This is not a photo of me. This is a photo of the founder of the Tallahassee Rock Gym, my former employer. In the sale of the Rock Gym a couple years ago, a rider was attached to the contract granting a small number of Rock Gym Mafia permanent lifetime climbing privileges.
I am one of those mafia.
Mystery, the untameable stallion, also known as the hardman, insists that we must go climbing on our upcoming sojourn to the Blue Ridge mountains. Yesterday, I went to the gym to prepare myself-physically and mentally- for the challenges of rock climbing. I have already begun the physical preparations with the inclusion of pull-ups into my gym routine (Yes I still go to that pestilence-ridden creepfest, Thanks again S’quatchy!). I am currently working on 3 sets of 1 single pull-up. Very humbling, very embarassing, but hey, Rome wasn’t built in a day and neither was my swarthy physique. 3 sets of 1. Picture it.

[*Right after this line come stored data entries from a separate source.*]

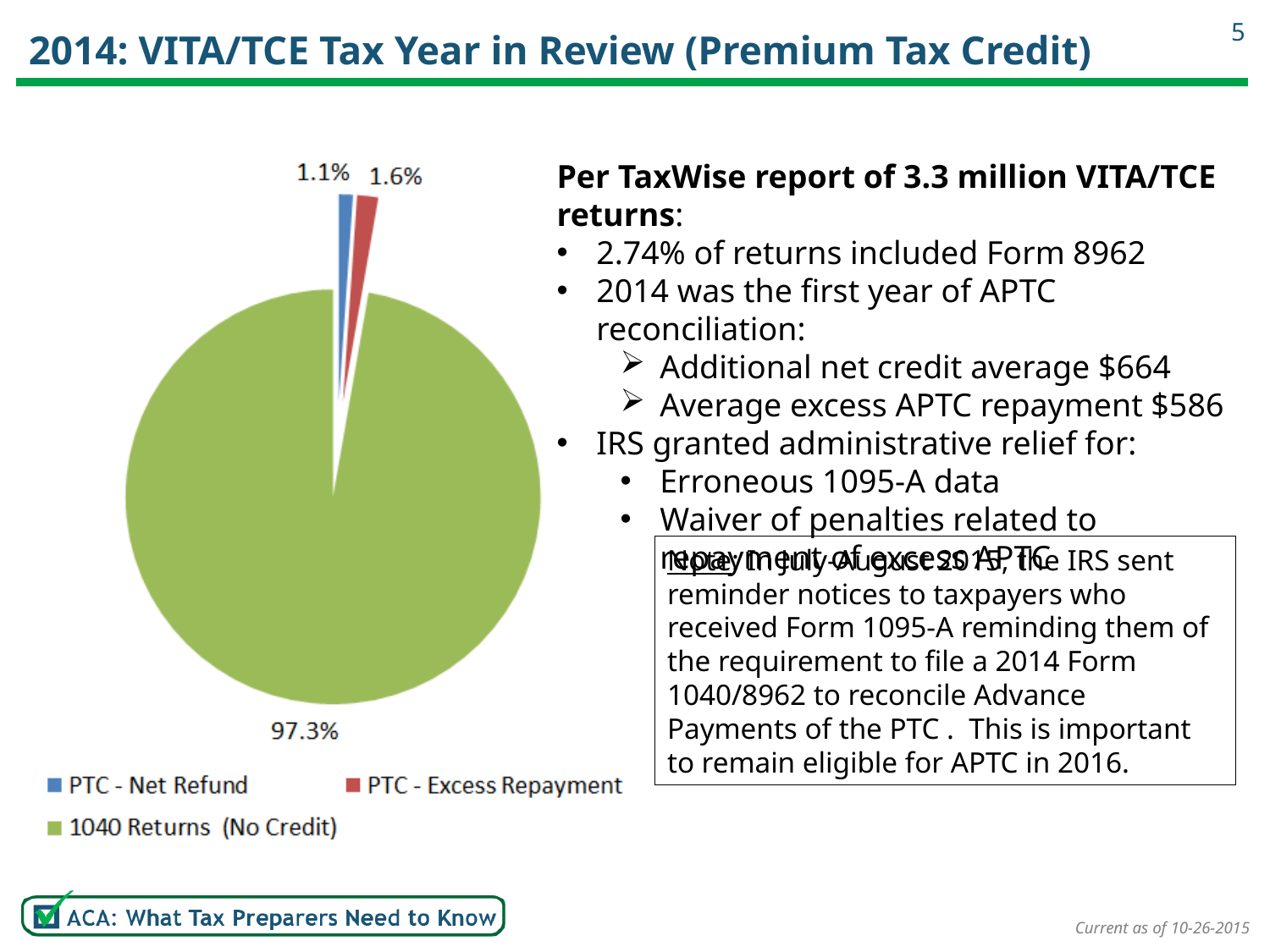
What is the difference between the PTC - Excess Repayment share and the PTC - Net Refund share? 0.5% How many slices does the pie chart have? 3 How many entries does the legend list? 3 What colour is the slice for 1040 Returns (No Credit)? green What colour is the slice for PTC - Net Refund? blue What percentage of the pie is labelled for 1040 Returns (No Credit)? 97.3% What kind of chart is shown on the slide? pie chart What percentage of the pie is labelled for PTC - Excess Repayment? 1.6% Which is larger, the slice for PTC - Net Refund or the slice for PTC - Excess Repayment? PTC - Excess Repayment What percentage of the pie is labelled for PTC - Net Refund? 1.1% Which category has the largest slice of the pie? 1040 Returns (No Credit) Which category has the smallest slice of the pie? PTC - Net Refund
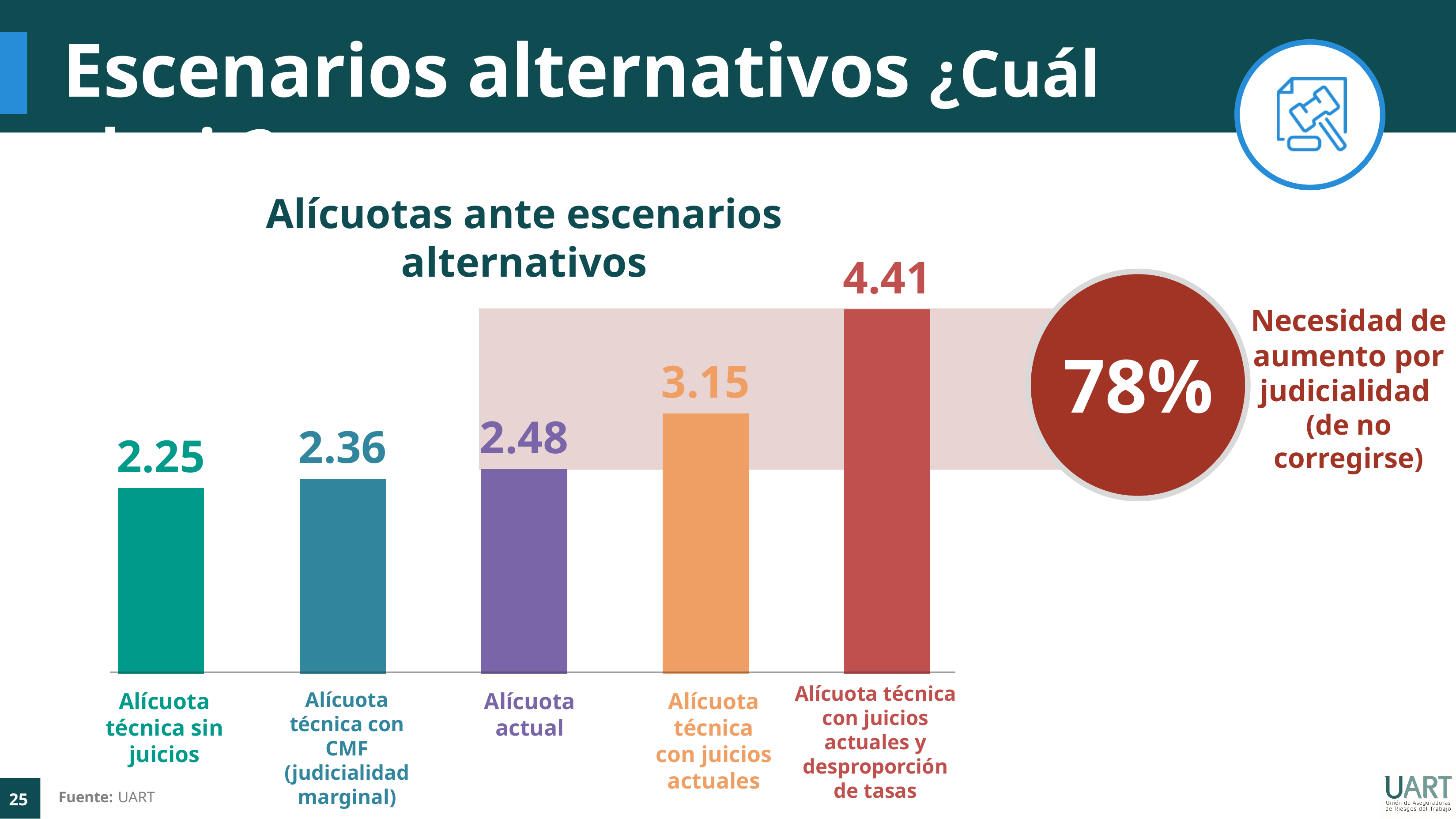
What is the title of the chart? Alícuotas ante escenarios alternativos How many bars are shown in the chart? 5 What is the value for 'Alícuota técnica sin juicios'? 2.25 Which category has the lowest value? Alícuota técnica sin juicios Which category has the highest value? Alícuota técnica con juicios actuales y desproporción de tasas What is the difference between 'Alícuota técnica con juicios actuales y desproporción de tasas' and 'Alícuota actual'? 1.93 What is the difference between 'Alícuota técnica con CMF (judicialidad marginal)' and 'Alícuota técnica sin juicios'? 0.11 What is the value for 'Alícuota técnica con juicios actuales y desproporción de tasas'? 4.41 What is the value for 'Alícuota actual'? 2.48 What kind of chart is shown on the slide? Bar chart Which is larger, 'Alícuota técnica con juicios actuales' or 'Alícuota actual'? Alícuota técnica con juicios actuales What is the value for 'Alícuota técnica con juicios actuales'? 3.15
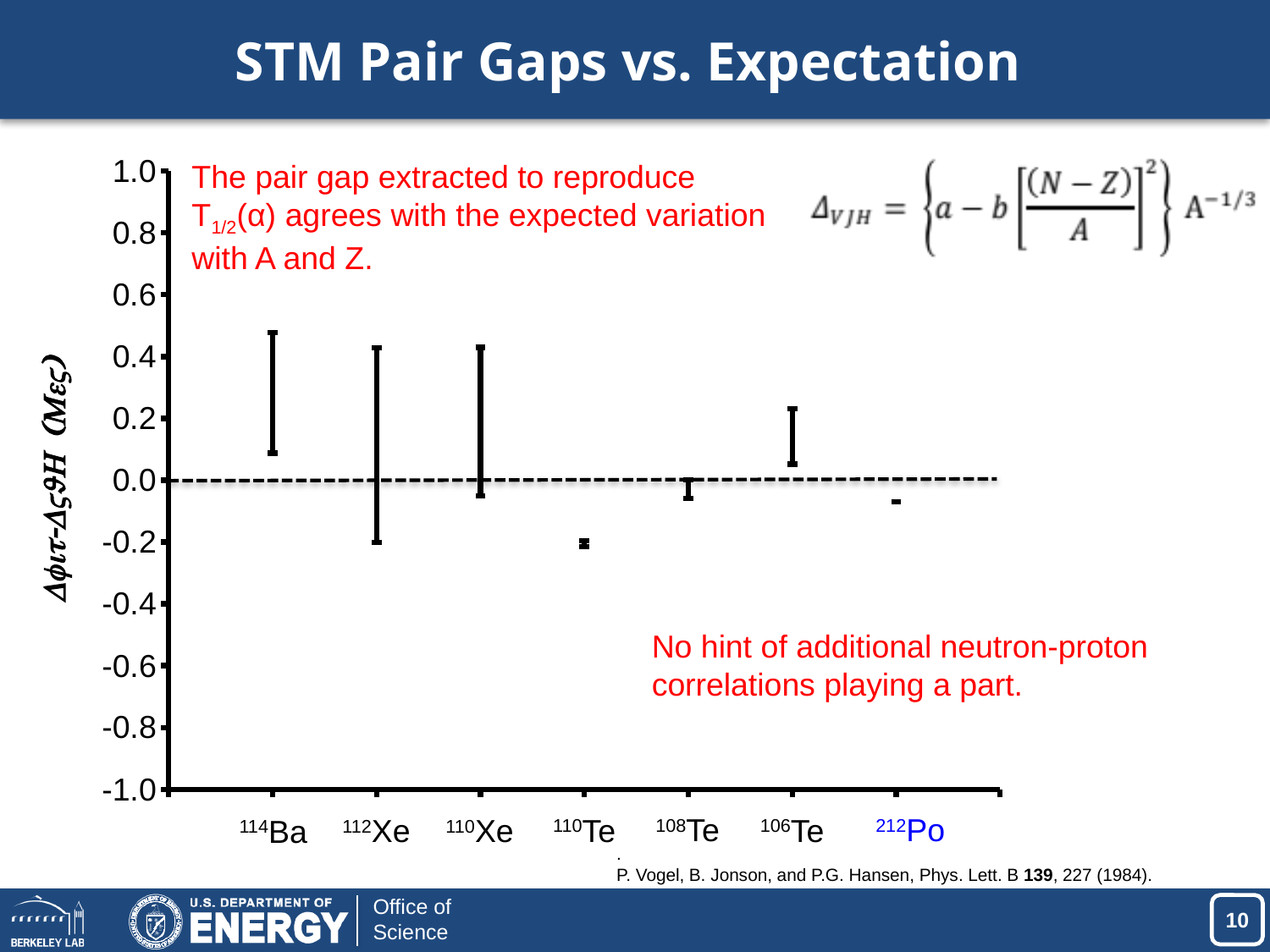
Is the value for 114Ba greater or less than 0.0? greater Is the value for 212Po greater or less than 0.0? less Which has the larger value, 110Te or 212Po? 212Po Which has the larger value, 110Te or 106Te? 106Te Which x-axis label is shown in blue rather than black? 212Po Which isotope has the longest error bar in the chart? 112Xe What is the highest tick value shown on the y axis? 1.0 Is the value for 106Te greater or less than 0.0? greater What is the title of the slide containing the chart? STM Pair Gaps vs. Expectation How many isotopes are plotted along the x axis of the chart? 7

I approach the counter of the Rock Gym yesterday, and I am greeted by a spritely alterna-cutie named Sarah. The new ownership has already made some strategic improvements.
“Hi, I’m Juancho Valdez. I have a lifetime pass to climb here”. I have never used this privilege because that statement sounds so obnoxious, but I am acting under orders so it must be done.
She gives me a scrutinous appraisal and says, “I’ve always wondered what you looked like, I’ve seen your card a thousand times”.
Well, get a good look baby, get a real good look.
Four painful trips up the wall later and I was cooked. It wasn’t so bad though. My fingers tried to remember. The rope felt normal in my hands. I only dazed off a couple of times while I was belaying Mystery and he never knew the difference, so it’s cool. I think I will go back. This variation is in keeping with my “Day Like No Other”.
I need to be mixing it up out there. This damn blog gets my best material.